= Copyright law of Argentina =

The basic copyright law of Argentina is Law No. 11.723 of September 28, 1933, on Legal Intellectual Property Regime (Copyright Law, as last amended by Law No. 26.570 of November 25, 2009).

==History==
Copyright law in Argentina was first introduced by the 1853 Constitution of Argentina. The article 17º states that "Every author or inventor is the exclusive owner of his work, invention or discovery, for the term granted by law". Juan Bautista Alberdi intended for the copyright term to be indefinite, but during the writing of the Constitution it was decided to give a time limit, as done in Chile and the United States. The enactment of the Constitution was followed by the Law 111, but it was a patent law and had no mention to artistic works. However, despite the lack of a specific copyright law, jurisprudence would usually still grant copyright protection based in the Constitutional article alone. For example, there was a trial about an unauthorized edition of José Hernández's Martín Fierro, where the civil justice of Buenos Aires considered the 17º article fully operative.

During the Argentina Centennial the French G. Clemenceau learned that one of his theater plays was being played without authorization. After a dispute about the topic, the first copyright law was enacted in 1913. It was the 9.141 law. A new and more detailed copyright law would be enacted in 1933, the 11.723 law, which is still in force.

==Copyright terms==
For most works, copyright lasts for the lifetime of the author, plus 70 years after the January 1 following his or her death (Art. 5).

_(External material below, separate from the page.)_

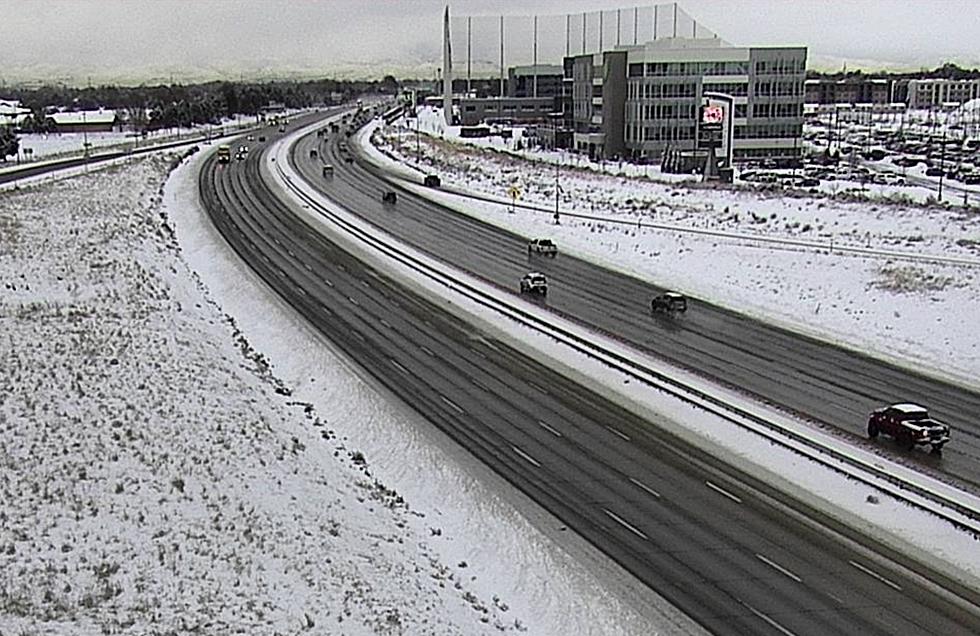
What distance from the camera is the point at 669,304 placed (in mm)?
51062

(Pseudo-)Anonymous works belonging to institutions, corporations, or legal entities are protected for 50 years after publication (Art. 8). Photographs are protected for 20 years after creation and 25 years after publication, and cinematographic works for the lifetime of the authors plus 50 additional years (Art. 34).For musical recordings, the copyright expires 70 years after publication.

==Right of publicity==
Article 31 prohibits a photograph of a person from being put on the market (suggesting commercial use) without the express consent of the person in the photograph (or, if that person is dead, the consent of an immediate family member).